Didier Desplantes était plus âgé que moi. Il vivait en Normandie, moi aussi. Il était médecin, très cultivé, très intelligent, et très sensible à tout ce qui était en lien avec la nature, le corps, la santé.

Il nous emmenait en vacances deux ou trois fois par an, du côté de Royan, à La Tremblade, en CharenteMaritime, au bord de la mer, dans des endroits fabuleux ! Je venais de Normandie où il faisait gris, et à chaque fois c’était mon moment de paradis ! C’était vraiment « Waouh » … « Ah oui il y a autre chose sur terre ! »… « Ah oui il y a ça ! C’est génial ».

L’endroit, les activités qu’on faisait et les personnes avec qui on était, faisaient qu’on apprenait plein de choses. On vivait différemment. Ces quelques semaines dans l’année représentaient l’aventure !

C’était un mentor, parce qu’il m’a montré un autre mode de vie que celui dans lequel je vivais avec mes parents. Et une des premières leçons qu’il m’a apprise est que tu peux concilier le travail et le plaisir de vivre en étant en permanence dans un endroit que tu aimes.

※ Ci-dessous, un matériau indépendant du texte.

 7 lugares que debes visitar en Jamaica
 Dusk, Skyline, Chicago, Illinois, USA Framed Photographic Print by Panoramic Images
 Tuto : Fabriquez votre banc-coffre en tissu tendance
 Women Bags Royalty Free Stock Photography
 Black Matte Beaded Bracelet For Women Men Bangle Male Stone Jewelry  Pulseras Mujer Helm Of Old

Et clairement cela a été mon fil rouge, car aujourd’hui, je vis à Bordeaux, qui est le copier-coller de la Tremblade, là où je venais en vacances, avec les pins, la mer, les odeurs…

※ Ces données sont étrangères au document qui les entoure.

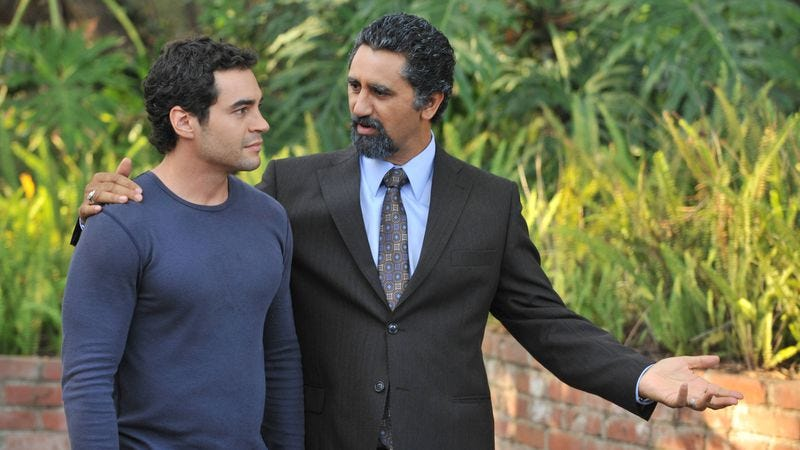 Ramon Rodriguez (left), Cliff Curtis (Fox)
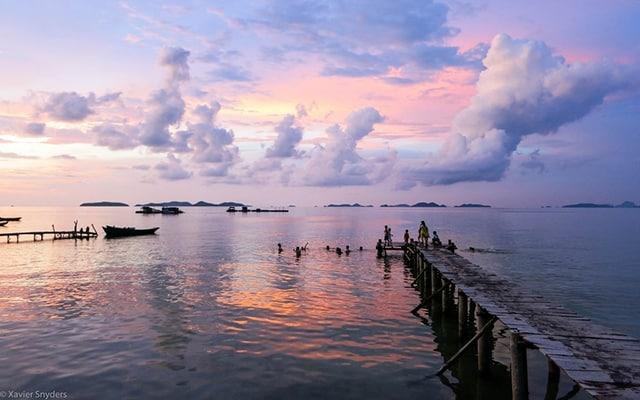 Đầm Đông Hồ (Ảnh: Sưu tầm)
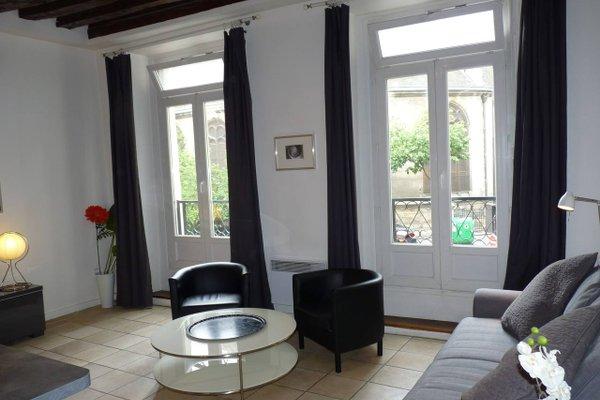 Apart of Paris - Le Marais - Rue au Maire - фото 5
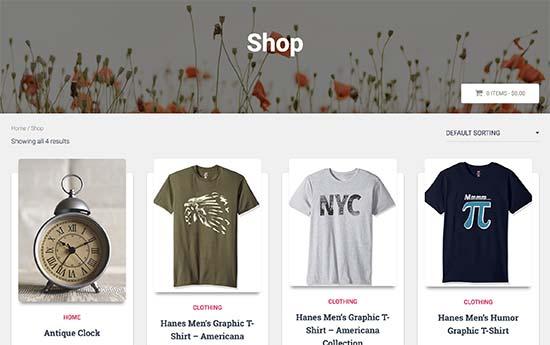 Página de la tienda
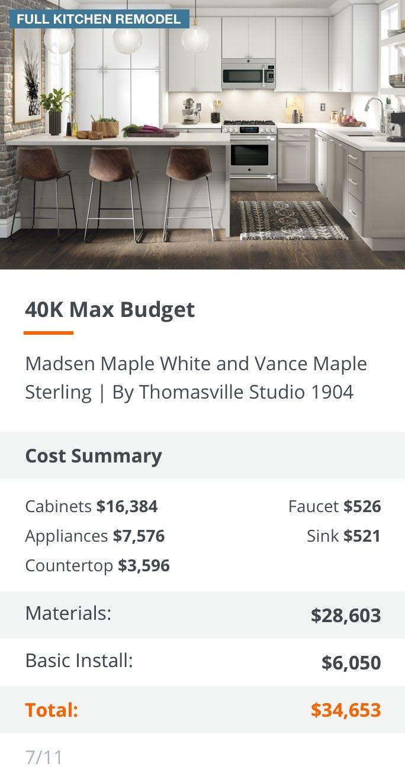 40k Max Budget Gray Desktop Full Kitchen Remodel Kitchen Remodel Small Kitchen Design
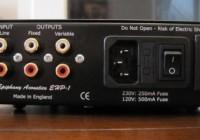 Epiphany Acoustics EHP-1 Headphone Amplifier back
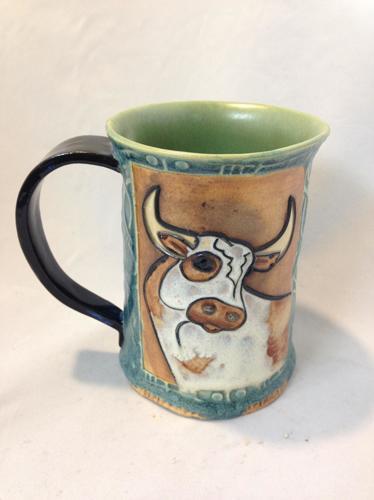 Mug 052517-19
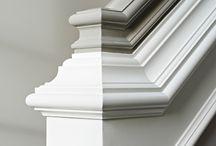 Arch: profil classic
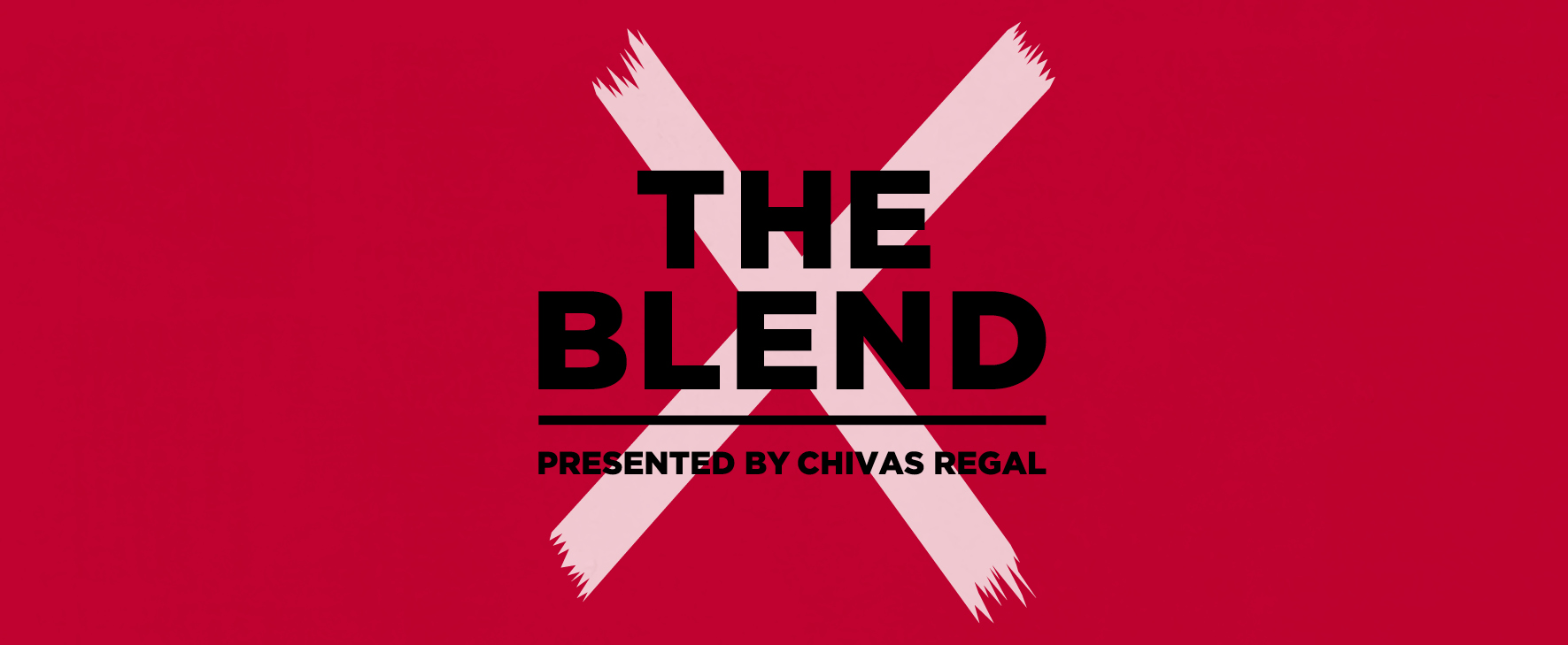 Tickets for The Blend at Ms.G's, presented by Chivas Regal in Potts Point from Merivale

Ah ! J’en profite pour dire que même lorsqu’on a des héros ou des mentors, la route entre là où tu es et là où tu veux aller, n’est pas une ligne droite. Tu as ton cap, mais tu ne maîtrises ni les vents, ni les vagues. Il faut tirer des bords !

RACONTEZ-MOI VOTRE MEILLEUR SOUVENIR D’ENFANCE ?

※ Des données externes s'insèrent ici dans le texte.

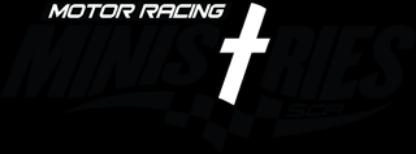 Motor Racing Ministries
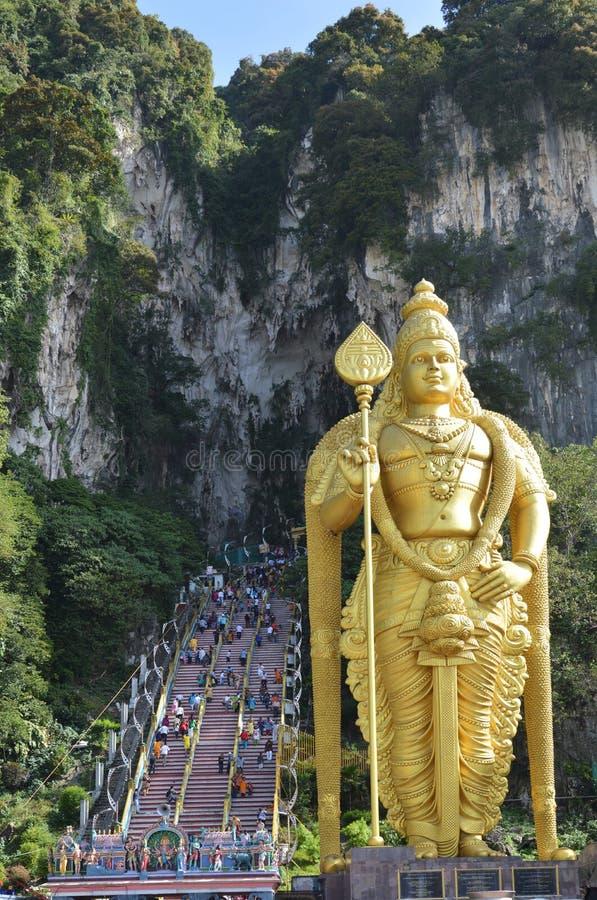 在黑风洞,吉隆坡的Thaipusam 免版税库存照片
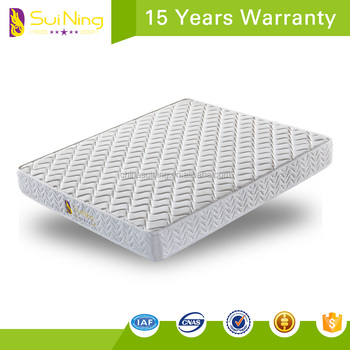 high density king coconut coir memory foam mattress a10359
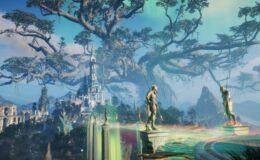 Asgard e Jotunheim Assassin's Creed Valhalla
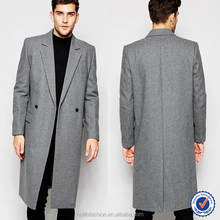 chinese clothing manufacturers mens longer length wool overcoat grey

Je voulais descendre dans le sud pour faire mes études, je me suis inscrit à l’IUT de Bordeaux et boom… j’ai été pris en maths sup à Rouen ! L’année suivante je me suis inscrit en 1 er choix à l’Ecole Nationale d’Ingénieur de Tarbes et comme il fallait un 2 ème choix j’ai mis l’Ecole Nationale d’Ingénieur de Metz et boom… j’ai été pris à Metz ! Il s’est écoulé 6 ans !!!

Et puis à la fin de mes études, je me dis : bon, allez, je vais chercher du boulot dans le sud-ouest. Et là ça marche… ouf !

Pour revenir à mon meilleur souvenir d’enfance, c’était mes vacances à la Tremblade ! Le fait de vivre très simplement, d’être orienté nature avec les plaisirs de la plage, de se retrouver entre amis hors du cocon familial, de dormir dans une tente et pas dans un lit, d’aller à la pêche. Oui, c’est mon meilleur souvenir !

Enfant, j’avais ce côté très bosseur et créatif à la fois…

Je pouvais passer 5 heures à jouer avec mes Lego, sans embêter personne. Ma mère me l’a dit plus d’un millier de fois. Et je détestais suivre les notices. Je voulais construire moimême, à ma sauce, au format que je voulais.

Et un côté très couteau suisse…

En plus, je n’aimais pas les constructions statiques, il fallait toujours qu’elles servent à ça, mais aussi à ça et si ça se trouve ça pourrait faire ça aussi… Enfin voilà, il fallait toujours que ce soit mobile, flexible, et que ça ait 15 fonctions en même temps. Un peu comme le couteau suisse… qui était… l’outil préféré de MacGyver…

Enfant, j’adorais aller dans les poubelles de la déchetterie, fouiller, récupérer, recycler.